597.tırnak güçlendiricimi aldım yine bir ümit. Ama tavsiye etmiyorum çünkü çok çabuk çıkıp dökülüyor. Ama ben illa bi deneyeceğim diyeniniz varsa eğer, biyrun alın, deneyin!

Son takıntım kuru meyveler.
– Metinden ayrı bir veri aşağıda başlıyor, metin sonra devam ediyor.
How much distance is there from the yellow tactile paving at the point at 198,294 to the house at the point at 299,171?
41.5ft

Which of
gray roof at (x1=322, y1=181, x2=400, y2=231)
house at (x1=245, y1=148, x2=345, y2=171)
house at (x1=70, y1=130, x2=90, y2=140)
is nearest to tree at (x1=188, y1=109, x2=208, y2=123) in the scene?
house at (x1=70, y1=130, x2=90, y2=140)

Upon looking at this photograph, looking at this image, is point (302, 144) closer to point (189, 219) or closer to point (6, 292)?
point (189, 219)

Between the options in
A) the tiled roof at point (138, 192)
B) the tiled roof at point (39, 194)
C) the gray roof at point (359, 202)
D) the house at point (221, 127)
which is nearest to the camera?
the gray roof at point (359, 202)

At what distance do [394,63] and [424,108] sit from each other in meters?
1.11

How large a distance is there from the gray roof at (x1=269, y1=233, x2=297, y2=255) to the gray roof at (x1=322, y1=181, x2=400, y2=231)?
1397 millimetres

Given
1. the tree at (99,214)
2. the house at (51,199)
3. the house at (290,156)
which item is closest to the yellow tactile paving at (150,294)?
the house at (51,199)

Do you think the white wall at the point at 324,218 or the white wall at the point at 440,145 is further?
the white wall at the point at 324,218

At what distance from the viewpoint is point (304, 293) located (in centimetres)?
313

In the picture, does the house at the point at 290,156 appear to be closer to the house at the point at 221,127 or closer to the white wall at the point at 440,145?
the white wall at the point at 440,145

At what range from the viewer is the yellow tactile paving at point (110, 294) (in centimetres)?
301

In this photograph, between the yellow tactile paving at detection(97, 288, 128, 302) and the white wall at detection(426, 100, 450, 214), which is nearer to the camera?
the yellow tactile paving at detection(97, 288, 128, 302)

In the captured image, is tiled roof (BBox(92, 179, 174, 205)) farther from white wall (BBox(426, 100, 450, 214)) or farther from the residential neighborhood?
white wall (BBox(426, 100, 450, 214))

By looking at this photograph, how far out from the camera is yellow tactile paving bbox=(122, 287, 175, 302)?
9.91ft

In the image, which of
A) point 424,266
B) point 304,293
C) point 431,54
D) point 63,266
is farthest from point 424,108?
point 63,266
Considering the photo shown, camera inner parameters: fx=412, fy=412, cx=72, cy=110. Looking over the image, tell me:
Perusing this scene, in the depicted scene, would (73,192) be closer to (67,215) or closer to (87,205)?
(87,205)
Gerçekten meyvelerden mi yapılıyor tam emin olamadığım, tam bir şeker deposu olan, gayet sağlıksız olduklarına emin olduğum korkunç şeyler!!!

Geçen yaz muz kurusunu keşfetmemle başlayan bu durum zamanla hindistan cevizi, papaya, ananas, elma... şeklinde hızla büyüdü karşı konulmaz bir hal aldı.

İstanbul'da bir sürü yerde gördüğüm kuru meyveleri artık (ne yazık ki!!!!) Ankara'da da bir çok yerde bulmak mümkün :))) İşte bu mümkün olan yerleri ben de buldum, fena oldu. Şimdi paso bunlarla besleniyorum neredeyse!!!! Yandaki resim hindistan cevizine bir örnektir bilgi açısından :))))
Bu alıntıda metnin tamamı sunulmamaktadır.